El vínculo unilateral, por su parte, desliga la corrupción y el blanqueo de capitales. En concreto, en el sentido de que el lavado de dinero genere corrupción, puesto que dependerá de un tercer factor. Este factor es el dominio económico que tenga el criminal o grupo criminal para corromper a las autoridades. En otras palabras, si una organización criminal busca “comprar” a un funcionario público, han de primero aumentar su potencia económica.

Ahora bien, este argumento no es el único que se antepone frente a una relación bilateral entre la corrupción y el blanqueo. Se remarca la contradicción en la que caería el delincuente si utiliza el dinero que ha blanqueado para corromper a una autoridad. La incoherencia en esa acción estaría en que el dinero que ya se ha convertido en legal (ya ha sido blanqueado) volvería a ser ilegal (el funcionario no podría declararlo).

Es decir, en función de un análisis costo-beneficio económico, el dinero destinado a corromper a funcionarios públicos será el “sucio”; y el blanqueado, a cualquier actividad o servicio legal que necesite realizar el criminal u organización criminal.

En definitiva, en este sentido, se añadiría otro argumento más en pro de la legalización del blanqueo[5]. Si el lavado de activos se legaliza, habrá menos oportunidades de sobornar a los funcionarios públicos. Si cualquier persona puede blanquear dinero obtenido ilegalmente, habrá menos dinero sucio y, por ende, menos ingresos destinados a pagar ilícitamente a funcionarios.

CONCLUSIÓN

A pesar de lo que conlleva el vínculo unilateral entre la corrupción y el blanqueo, la relación entre ambas figuras, incluyendo además la criminalidad organizada, es importante. El delito de blanqueo de capitales tiene como finalidad última perjudicar el avance y perpetuación de la corrupción y de las organizaciones criminales.

Si bien algunos autores manifiestan que el delito de blanqueo abarca demasiado según se encuentra tipificado, la jurisprudencia ha ido limitando estos casos. En varias sentencias se ha hecho hincapié en la necesidad de que el acto en cuestión se realice con la intención de ocultar bienes para introducirlos al sistema económico.

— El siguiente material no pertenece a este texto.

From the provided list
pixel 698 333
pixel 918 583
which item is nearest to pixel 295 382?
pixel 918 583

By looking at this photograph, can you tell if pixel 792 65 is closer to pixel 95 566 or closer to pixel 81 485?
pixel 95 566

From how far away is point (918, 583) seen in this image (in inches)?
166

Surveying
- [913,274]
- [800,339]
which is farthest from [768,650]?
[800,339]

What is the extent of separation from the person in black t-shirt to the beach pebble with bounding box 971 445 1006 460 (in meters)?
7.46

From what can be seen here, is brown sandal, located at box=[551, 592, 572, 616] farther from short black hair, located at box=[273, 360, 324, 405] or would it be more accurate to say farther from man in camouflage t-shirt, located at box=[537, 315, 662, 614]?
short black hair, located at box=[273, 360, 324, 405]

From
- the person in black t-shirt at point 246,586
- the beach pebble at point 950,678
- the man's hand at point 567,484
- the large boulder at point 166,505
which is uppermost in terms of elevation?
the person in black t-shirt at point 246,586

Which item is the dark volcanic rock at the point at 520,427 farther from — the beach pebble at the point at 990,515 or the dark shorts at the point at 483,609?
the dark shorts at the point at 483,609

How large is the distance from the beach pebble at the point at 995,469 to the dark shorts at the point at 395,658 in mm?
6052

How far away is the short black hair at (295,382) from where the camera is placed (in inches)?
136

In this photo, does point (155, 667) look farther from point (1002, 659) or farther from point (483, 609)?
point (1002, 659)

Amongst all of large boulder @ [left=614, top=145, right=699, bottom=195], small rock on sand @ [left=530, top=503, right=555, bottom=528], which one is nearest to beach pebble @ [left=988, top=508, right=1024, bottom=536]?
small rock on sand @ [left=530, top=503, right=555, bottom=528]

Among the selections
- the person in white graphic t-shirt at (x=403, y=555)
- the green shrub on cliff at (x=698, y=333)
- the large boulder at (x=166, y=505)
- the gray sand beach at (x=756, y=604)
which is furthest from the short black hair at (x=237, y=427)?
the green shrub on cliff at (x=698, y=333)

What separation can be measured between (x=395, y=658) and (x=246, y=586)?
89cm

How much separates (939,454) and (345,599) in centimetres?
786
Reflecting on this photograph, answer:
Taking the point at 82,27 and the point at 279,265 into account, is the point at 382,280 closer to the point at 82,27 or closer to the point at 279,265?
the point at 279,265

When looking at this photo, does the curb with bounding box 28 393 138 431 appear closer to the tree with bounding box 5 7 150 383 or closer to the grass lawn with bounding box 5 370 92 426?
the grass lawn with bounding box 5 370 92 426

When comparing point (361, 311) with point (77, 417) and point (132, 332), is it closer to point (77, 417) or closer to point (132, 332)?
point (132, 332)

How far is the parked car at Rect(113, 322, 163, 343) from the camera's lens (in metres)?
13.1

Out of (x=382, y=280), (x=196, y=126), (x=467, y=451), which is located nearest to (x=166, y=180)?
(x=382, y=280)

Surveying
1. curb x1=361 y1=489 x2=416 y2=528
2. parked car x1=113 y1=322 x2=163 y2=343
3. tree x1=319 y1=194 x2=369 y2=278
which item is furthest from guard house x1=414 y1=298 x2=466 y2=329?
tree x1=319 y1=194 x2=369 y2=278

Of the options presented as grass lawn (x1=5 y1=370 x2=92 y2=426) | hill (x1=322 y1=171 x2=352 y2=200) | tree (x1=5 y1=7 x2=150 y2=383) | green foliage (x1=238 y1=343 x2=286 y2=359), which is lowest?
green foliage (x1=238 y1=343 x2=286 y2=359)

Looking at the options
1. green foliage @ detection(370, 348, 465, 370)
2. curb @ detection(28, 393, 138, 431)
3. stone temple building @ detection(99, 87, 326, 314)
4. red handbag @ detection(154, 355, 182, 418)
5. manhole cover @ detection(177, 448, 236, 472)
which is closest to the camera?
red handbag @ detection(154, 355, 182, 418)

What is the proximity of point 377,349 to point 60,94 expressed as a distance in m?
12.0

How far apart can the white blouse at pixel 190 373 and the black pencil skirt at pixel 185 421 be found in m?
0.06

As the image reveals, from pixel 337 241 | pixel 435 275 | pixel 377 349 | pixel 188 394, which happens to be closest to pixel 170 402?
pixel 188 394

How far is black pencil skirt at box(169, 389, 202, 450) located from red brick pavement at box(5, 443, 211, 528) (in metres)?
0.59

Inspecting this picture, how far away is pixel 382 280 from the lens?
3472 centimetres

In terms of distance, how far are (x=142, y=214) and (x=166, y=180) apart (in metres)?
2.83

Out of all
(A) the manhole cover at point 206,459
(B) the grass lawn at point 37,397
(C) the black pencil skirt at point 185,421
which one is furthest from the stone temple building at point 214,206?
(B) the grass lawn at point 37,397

Naomi Fernanda Vilchez Loayza

Criminóloga y colaboradora de Sec2Crime en el área de Delincuencia Económica

BIBLIOGRAFÍA

[1] Pérez, V. (2021). La mafia y el blanqueo de capitales. ATALAYAR. Recuperado de: La mafia y el blanqueo de capitales (atalayar.com) [Revisado el 24/10/2021]

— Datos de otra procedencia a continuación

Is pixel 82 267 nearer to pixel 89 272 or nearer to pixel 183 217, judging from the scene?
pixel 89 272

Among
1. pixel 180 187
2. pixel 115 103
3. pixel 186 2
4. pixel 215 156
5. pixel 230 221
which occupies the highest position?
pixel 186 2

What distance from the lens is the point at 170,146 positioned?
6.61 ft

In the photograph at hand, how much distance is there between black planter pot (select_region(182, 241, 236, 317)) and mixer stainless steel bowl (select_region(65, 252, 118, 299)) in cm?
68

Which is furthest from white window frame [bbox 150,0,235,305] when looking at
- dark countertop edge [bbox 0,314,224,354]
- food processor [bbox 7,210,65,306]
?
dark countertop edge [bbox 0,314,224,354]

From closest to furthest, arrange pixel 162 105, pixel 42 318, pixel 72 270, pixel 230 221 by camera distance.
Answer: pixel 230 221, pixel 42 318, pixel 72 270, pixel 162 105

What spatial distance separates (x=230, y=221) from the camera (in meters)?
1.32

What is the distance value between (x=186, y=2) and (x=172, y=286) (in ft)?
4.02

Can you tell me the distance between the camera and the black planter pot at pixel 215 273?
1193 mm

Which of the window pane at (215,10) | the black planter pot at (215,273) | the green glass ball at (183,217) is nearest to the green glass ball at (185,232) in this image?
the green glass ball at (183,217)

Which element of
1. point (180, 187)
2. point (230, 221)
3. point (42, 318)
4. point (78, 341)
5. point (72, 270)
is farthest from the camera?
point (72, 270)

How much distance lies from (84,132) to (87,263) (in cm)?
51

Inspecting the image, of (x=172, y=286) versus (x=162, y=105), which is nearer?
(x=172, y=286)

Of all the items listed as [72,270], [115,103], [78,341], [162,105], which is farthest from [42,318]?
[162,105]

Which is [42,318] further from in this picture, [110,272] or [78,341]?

[2] González, D. (2020). Blanqueo de dinero, corrupción política y recuperación de activos. Revista de Educación a Distancia, núm. 17. ISSN:2340-4647.

[3] Quintero, G. (2018). La lucha contra la corrupción y la pancriminalización del autoblanqueo. Estudios Penales y Criminológicos, vol. 38. http://dx.doi.org/10.15304/epc.38.4732. ISSN 1137-7550: 241-263

[4] Vargas, M (2019). Lavado de dinero y corrupción. Revista argumentos, núm. 8, pp. 45-63. Centro de perfeccionamiento Ricardo C. Núñez. Universidad Nacional de Córdoba, Facultad de Derecho.